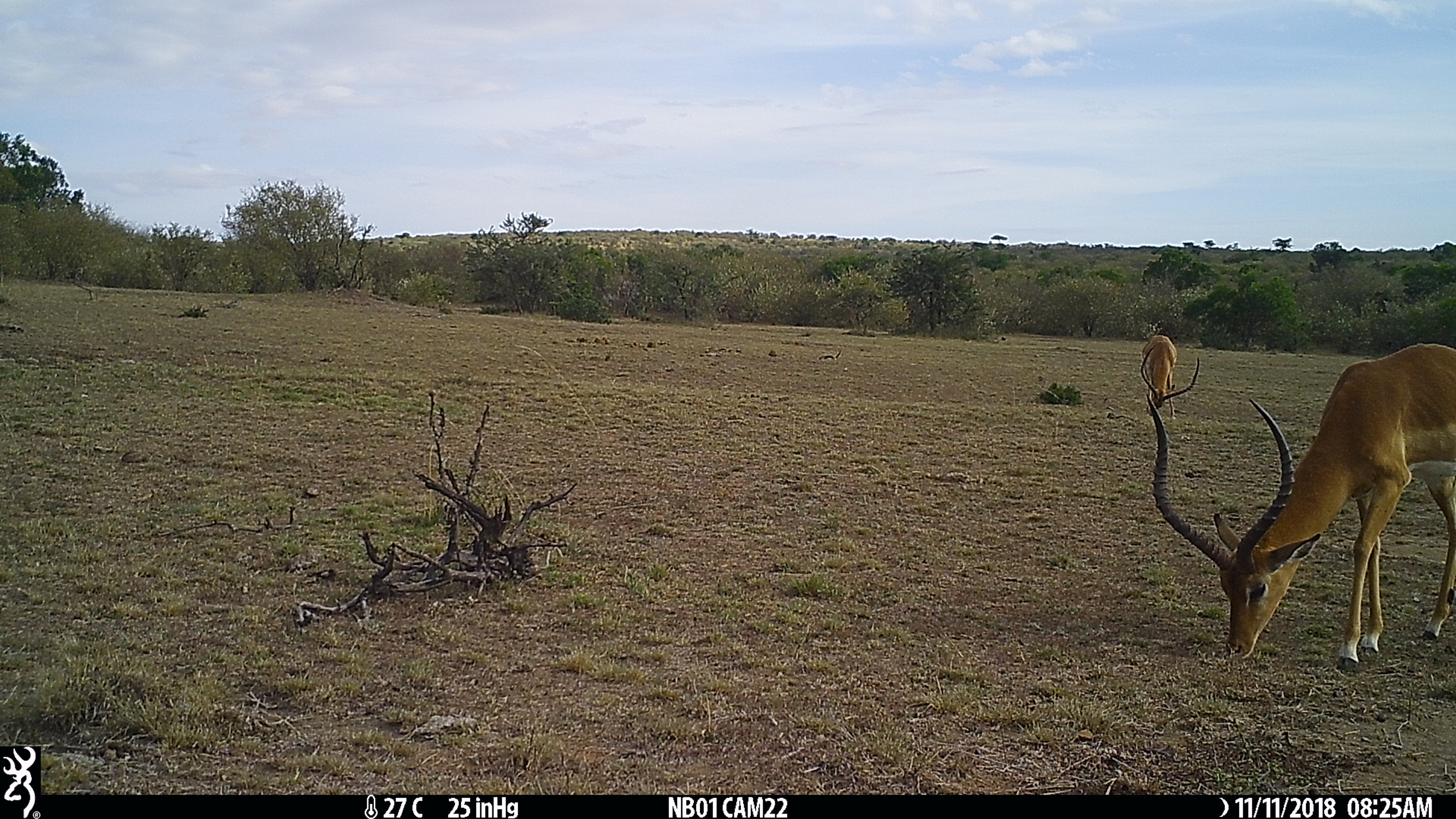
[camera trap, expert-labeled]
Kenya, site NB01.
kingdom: Animalia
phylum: Chordata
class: Mammalia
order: Artiodactyla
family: Bovidae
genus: Aepyceros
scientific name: Aepyceros melampus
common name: impala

PROBLEM REQUIREMENTS:
Write out, exactly as given, the line containing "order: Artiodactyla" and every line after it to the end of the records. Include nothing else.

RESPONSE AREA:
order: Artiodactyla
family: Bovidae
genus: Aepyceros
scientific name: Aepyceros melampus
common name: impala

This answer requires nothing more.